The women in my family do not believe in following recipes. Some of us, like my mom, are rather belligerent about it. 🙂 Others, like my sister, are just disdainful toward recipes. I used to be this way as well—and still am when cooking—but for the most part I have become a believer in pretty closely following the recipe when baking. Mostly because the smallest change can make a big difference and usually I am attracted to the intended finished product—unlike when cooking, when I can look at a recipe and see its potential but also know that I have no desire to follow the recipe.
However, this urge to change a recipe runs pretty strong in my family, and sometimes I totally fall off the wagon.
Today I made Beth Hensperger’s 7 Grain Honey Bread. Only it, uh, had no 7 grain cereal in it. My intentions started out good—but when I couldn’t find the 7 grain cereal in the freezer in the kitchen and it had been storming and raining all day (and not happy warm humid summer rain but rather stinking miserable chill you to the bone spring rain) and I just did not want to deal with running to the (unconnected) garage to look through the chest freezer, I started making changes. And you know what? I think they came out pretty darn good. Now hopefully I can remember all of them!…

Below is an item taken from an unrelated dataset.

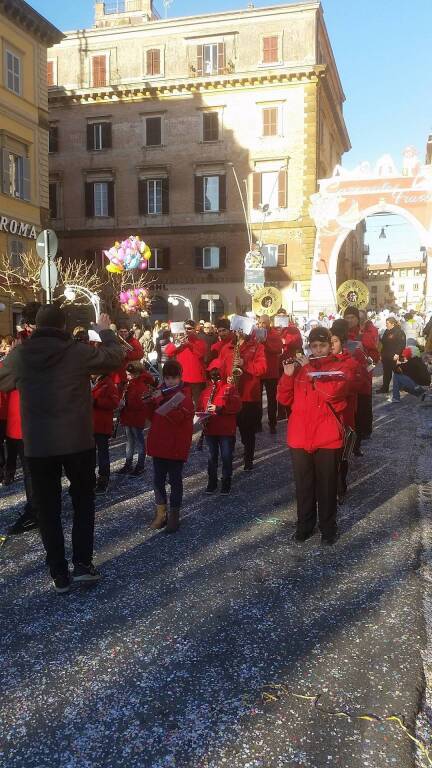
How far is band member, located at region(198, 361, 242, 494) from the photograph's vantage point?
660 cm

A note on this dough: Henspergers speaks of it as though it is pretty similar to other enriched sandwich loaves, but I found it to be much, much stickier. It is possible my grain substitutions are the cause, but really I just think this bread is super-enriched for a sandwich bread, making for a very wet dough. Which is of course one of the things making it really, really tasty. But do expect it to be sticky—if you knead it by hand I would keep it to a minimum, rather than overloading it with flour to keep it kneadable. (*A later note: after talking to some other CLBBers about it, it might have been the spelt that made it so sticky. So if you want to avoid that part of it, maybe try AP or bread flour–and let me know how it comes out!)
Laura’s Not 7 Grain Multi Grain Honey Bread
Adapted from The Bread Bible, Beth Hensperger
1/3 cup traditional rolled oats
1/3 cup barley flakes
1/3 cup quinoa
1 ½ cups boiling water
¼ cup cornmeal (I would have used a coarse grind if I had had any)
¼ cup wheat bran
¼ cup lukewarm water
1 ½ T active dry yeast
Pinch of sugar
1 ½ cups whole grain spelt flour
¼ cup buttermilk
3 T neutral vegetable oil
2 T melted butter
1/3 cup honey
3 large eggs
1 T salt
4-5 cups white spelt flour (I get this locally—you could use AP or bread flour)

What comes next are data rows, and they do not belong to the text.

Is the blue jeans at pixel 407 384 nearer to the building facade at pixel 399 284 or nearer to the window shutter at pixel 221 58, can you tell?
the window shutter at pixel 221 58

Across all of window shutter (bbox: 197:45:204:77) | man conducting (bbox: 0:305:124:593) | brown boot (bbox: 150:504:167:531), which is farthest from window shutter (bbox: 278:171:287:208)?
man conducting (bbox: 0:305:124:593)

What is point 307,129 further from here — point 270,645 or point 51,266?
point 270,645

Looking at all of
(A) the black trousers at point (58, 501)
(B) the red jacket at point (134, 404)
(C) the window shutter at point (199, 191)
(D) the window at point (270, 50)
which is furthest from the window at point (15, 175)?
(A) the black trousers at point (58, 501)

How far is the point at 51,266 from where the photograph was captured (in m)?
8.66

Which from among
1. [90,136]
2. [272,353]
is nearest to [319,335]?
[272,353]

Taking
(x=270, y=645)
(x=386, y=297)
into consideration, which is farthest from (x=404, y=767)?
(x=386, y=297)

In the bowl of a stand mixer (or just a large bowl if you are making this by hand), pour the boiling water over the oats, barley flakes and quinoa. Let stand for at least an hour.
Mixer the lukewarm water, the yeast and the pinch of sugar in a small bowl and let stand until foamy.
Add the cornmeal, wheat bran, whole grain spelt flour, buttermilk, butter, eggs, salt, oil and honey (I recommend pouring the oil into the measuring cup first, dumping it, and then measuring the honey—it will slide right out for you) to the soaking grains. Beat for 30 seconds. Add the proofing yeast to the mixer bowl and beat for another 30 seconds—the mixture will not be smooth (because of all of the whole grains) but it should be consistent.
With the mixer on low, add the white spelt flour, ½ cup at a time. When the dough starts to form a shaggy mass, switch to the dough hook. This dough is a difficult one to know when to stop adding flour—for a kneading dough, it is quite sticky. After a minimum of 5 cups of white spelt flour and after the dough maintains a ball for several rotations of the dough hook (before succumbing to the sides in an uneven sticky mass again), then it is probably about done. You will need to a spatula or dough scraper to scrape the dough into a large oiled container for rising. Cover with lightly oiled plastic wrap and leave for 60-90 minutes, until doubled.
This part is tricky because the dough is so sticky. Divide the dough in half as best as you are able and shape each half into a rectangle. Don’t worry about deflating much—the dough is so sticky it will happen either way. Place each rectangle into a greased 9 X 5 loaf pan. Cover and let rise for 45 minutes, until doubled.
15 minutes before the loaves are finished rising, turn the oven on to 375 F.
Bake the risen loaves for 35 to 40 minutes, until the tops are golden brown and the interior registers 200 F with a thermometer. Dump out of the loaf pans and let cool on a cooling rack. I personally believe in slicing at the 30 minute mark, when they are still warm.